Market update - July 2011
The most significant driver in the direction of equity markets for some time now has been the handful of major macro issues that have persistently dominated the headlines. From where we are today, it seems unlikely that this will stop any time soon. The European sovereign debt problem lurches from one elastoplast solution to the next, with no proposed more permanent solution palatable to enough of the disparate parties to make it workable. Speculation as to which country the crisis will land in next continues, all the while unsettling markets.

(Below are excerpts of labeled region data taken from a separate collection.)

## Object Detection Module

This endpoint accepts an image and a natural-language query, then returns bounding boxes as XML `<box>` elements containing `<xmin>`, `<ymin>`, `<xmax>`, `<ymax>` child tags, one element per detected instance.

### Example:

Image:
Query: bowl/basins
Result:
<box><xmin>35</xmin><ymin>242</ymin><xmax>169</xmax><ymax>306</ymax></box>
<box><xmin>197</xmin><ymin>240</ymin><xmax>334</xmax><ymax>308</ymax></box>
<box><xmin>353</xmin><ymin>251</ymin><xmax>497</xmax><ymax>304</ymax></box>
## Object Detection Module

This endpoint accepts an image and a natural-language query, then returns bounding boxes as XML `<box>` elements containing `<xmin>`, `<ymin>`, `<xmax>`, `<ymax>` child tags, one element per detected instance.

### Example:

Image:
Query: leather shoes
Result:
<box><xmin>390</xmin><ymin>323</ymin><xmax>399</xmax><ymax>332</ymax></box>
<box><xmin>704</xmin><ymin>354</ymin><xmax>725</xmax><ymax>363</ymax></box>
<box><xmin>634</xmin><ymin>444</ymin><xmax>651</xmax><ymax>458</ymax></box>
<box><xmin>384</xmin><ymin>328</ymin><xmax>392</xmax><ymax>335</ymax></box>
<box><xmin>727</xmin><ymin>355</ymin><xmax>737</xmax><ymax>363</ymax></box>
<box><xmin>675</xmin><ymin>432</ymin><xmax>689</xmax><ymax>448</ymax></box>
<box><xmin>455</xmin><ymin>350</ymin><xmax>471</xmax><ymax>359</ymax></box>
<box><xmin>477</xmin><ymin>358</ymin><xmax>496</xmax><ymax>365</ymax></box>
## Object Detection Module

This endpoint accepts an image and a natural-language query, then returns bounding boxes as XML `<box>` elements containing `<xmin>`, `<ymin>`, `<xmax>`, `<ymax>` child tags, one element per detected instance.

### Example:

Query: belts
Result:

Across the Atlantic, where the national debt problem should be more manageable, political agendas are exacerbating the problem. The once implausible notion that US Treasuries could default has now become only an improbable one, as initiatives to increase the US debt ceiling stall in the face of congressional brinkmanship, despite the obvious dismal consequences. Meanwhile, the Chinese continue to grapple with inflationary issues, which given the more downbeat investor mood, is gaining more focus despite this being a protracted issue. With this backdrop, there appears very little on the horizon to get equity investors excited, particularly as there is no current prospect of any further quantitative easing, which boosted equity markets this time last year.
However, as always, there are opportunities for stock-pickers. In particular, the market valuation looks attractive. Excluding the range seen during the crisis period, the overall Australian share market prospective price to earnings multiple is at levels not seen since the early 1990s. Of course, there are clearly downgrades coming, particularly in sectors exposed to the domestic economy such as Retail and Media, which on a prima facie basis look extremely cheap but in our view lack clear catalysts to bring about a share price turnaround. We are focused on finding investment opportunities where we can buy quality businesses with sound growth prospects. Given the broad based falls lately, there are companies that meet these characteristics that are attractively priced.

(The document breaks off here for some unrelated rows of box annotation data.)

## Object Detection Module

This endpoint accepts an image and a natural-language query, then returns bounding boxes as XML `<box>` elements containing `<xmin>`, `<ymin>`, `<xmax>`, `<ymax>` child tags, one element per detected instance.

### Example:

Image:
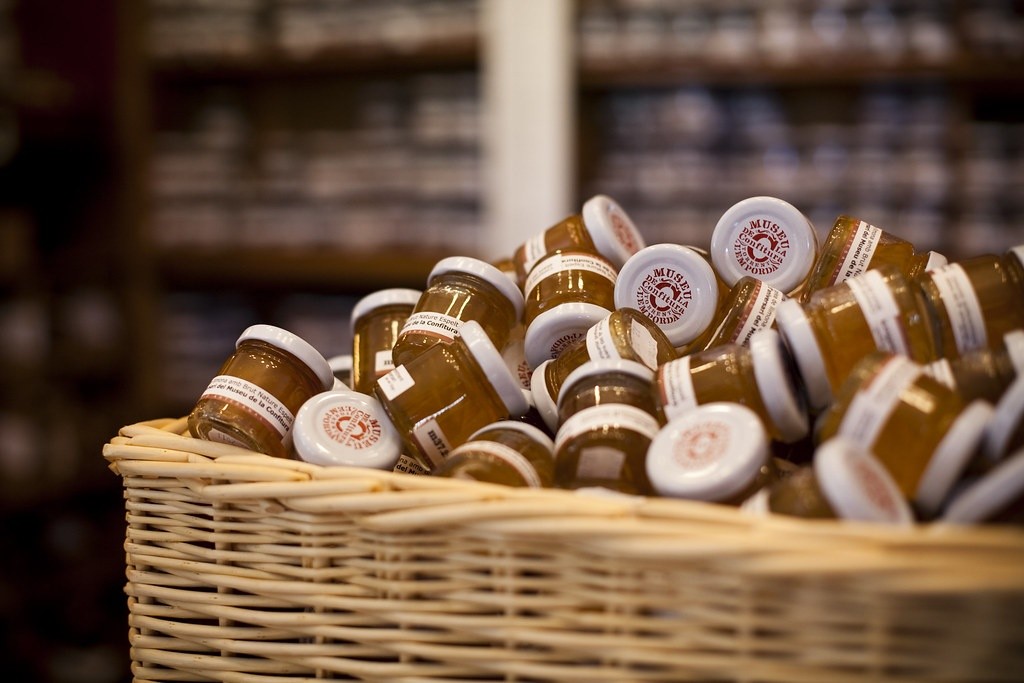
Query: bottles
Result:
<box><xmin>187</xmin><ymin>193</ymin><xmax>1024</xmax><ymax>523</ymax></box>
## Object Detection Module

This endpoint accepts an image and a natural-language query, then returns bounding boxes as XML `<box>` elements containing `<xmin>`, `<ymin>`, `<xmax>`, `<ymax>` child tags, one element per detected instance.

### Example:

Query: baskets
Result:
<box><xmin>102</xmin><ymin>411</ymin><xmax>1024</xmax><ymax>683</ymax></box>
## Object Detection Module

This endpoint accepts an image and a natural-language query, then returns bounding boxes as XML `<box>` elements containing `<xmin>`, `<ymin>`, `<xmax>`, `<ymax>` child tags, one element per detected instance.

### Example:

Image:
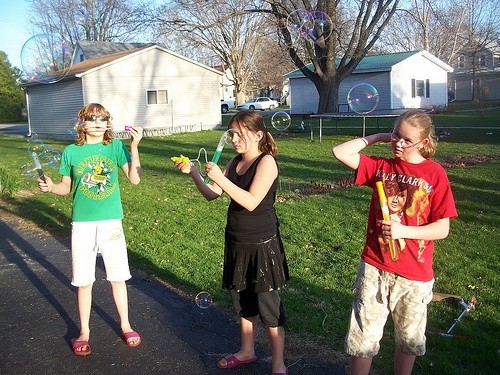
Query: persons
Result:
<box><xmin>174</xmin><ymin>111</ymin><xmax>292</xmax><ymax>375</ymax></box>
<box><xmin>332</xmin><ymin>110</ymin><xmax>458</xmax><ymax>375</ymax></box>
<box><xmin>38</xmin><ymin>103</ymin><xmax>143</xmax><ymax>356</ymax></box>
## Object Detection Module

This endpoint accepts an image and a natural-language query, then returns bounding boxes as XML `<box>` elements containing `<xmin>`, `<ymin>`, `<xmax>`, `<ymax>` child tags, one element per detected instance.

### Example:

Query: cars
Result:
<box><xmin>235</xmin><ymin>97</ymin><xmax>279</xmax><ymax>112</ymax></box>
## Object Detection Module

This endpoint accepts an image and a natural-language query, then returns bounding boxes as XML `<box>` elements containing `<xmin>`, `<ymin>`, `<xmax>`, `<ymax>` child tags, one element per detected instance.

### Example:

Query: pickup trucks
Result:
<box><xmin>221</xmin><ymin>99</ymin><xmax>235</xmax><ymax>114</ymax></box>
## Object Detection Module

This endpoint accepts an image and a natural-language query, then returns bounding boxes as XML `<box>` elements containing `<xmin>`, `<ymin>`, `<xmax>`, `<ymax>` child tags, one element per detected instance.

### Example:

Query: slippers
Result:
<box><xmin>217</xmin><ymin>353</ymin><xmax>257</xmax><ymax>369</ymax></box>
<box><xmin>123</xmin><ymin>331</ymin><xmax>141</xmax><ymax>346</ymax></box>
<box><xmin>70</xmin><ymin>337</ymin><xmax>91</xmax><ymax>356</ymax></box>
<box><xmin>272</xmin><ymin>367</ymin><xmax>289</xmax><ymax>375</ymax></box>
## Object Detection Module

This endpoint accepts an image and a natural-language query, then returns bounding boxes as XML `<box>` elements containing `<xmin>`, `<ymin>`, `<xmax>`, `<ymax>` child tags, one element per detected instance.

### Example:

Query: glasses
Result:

From a bond market point of view, the bias is to continue to position portfolios from the long-side in bonds especially as the short-base in the market still exists. While the market volatility has been high, the global economy has clearly slowed over the past few months and this slowing has yet to be fully reflected in bond prices. The US fiscal situation and concerns over European peripheral debt continue to be significant risk events going forward.